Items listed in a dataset
____
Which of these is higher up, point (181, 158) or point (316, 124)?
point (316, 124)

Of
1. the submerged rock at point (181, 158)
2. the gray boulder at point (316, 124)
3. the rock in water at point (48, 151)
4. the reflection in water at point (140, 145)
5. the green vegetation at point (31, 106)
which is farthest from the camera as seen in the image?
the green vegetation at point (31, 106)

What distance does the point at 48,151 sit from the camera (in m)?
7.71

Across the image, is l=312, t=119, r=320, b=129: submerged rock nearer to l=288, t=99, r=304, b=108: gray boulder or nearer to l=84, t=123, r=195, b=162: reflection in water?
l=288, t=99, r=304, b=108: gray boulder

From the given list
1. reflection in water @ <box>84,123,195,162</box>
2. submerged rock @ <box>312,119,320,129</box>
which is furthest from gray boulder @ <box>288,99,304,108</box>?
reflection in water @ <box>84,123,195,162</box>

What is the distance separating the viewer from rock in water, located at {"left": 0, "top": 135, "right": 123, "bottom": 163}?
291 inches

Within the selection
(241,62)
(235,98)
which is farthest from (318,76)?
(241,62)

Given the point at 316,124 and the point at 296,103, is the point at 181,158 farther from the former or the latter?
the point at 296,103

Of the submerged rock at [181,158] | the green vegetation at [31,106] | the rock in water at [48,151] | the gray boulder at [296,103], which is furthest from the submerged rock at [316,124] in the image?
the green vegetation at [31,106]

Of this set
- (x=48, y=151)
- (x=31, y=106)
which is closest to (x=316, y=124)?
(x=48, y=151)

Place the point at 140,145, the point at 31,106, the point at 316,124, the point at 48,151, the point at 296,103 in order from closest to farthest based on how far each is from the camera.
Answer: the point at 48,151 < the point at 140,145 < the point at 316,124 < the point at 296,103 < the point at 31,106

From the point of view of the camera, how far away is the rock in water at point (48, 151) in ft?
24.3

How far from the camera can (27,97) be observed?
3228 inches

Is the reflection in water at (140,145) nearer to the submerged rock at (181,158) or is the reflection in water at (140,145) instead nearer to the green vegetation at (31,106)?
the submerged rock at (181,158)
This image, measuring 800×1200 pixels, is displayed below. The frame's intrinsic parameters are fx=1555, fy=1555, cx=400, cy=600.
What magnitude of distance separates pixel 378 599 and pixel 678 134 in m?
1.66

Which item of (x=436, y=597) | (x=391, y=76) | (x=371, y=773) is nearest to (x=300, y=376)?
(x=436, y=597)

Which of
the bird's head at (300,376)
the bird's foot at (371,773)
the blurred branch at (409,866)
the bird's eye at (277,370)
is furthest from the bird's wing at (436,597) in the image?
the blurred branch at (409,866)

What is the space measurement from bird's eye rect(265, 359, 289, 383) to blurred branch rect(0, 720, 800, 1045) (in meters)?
____
Extract every line from the one containing "Which item of" through the last line of the data, inclusive, exactly as written.

Which item of (x=436, y=597) | (x=391, y=76) | (x=371, y=773) is nearest to (x=300, y=376)?
(x=436, y=597)

Which of
the bird's head at (300,376)
the bird's foot at (371,773)
the blurred branch at (409,866)
the bird's eye at (277,370)
is furthest from the bird's wing at (436,597) in the image?
the blurred branch at (409,866)

What is the space measurement from bird's eye rect(265, 359, 289, 383) to blurred branch rect(0, 720, 800, 1045) (in meters)?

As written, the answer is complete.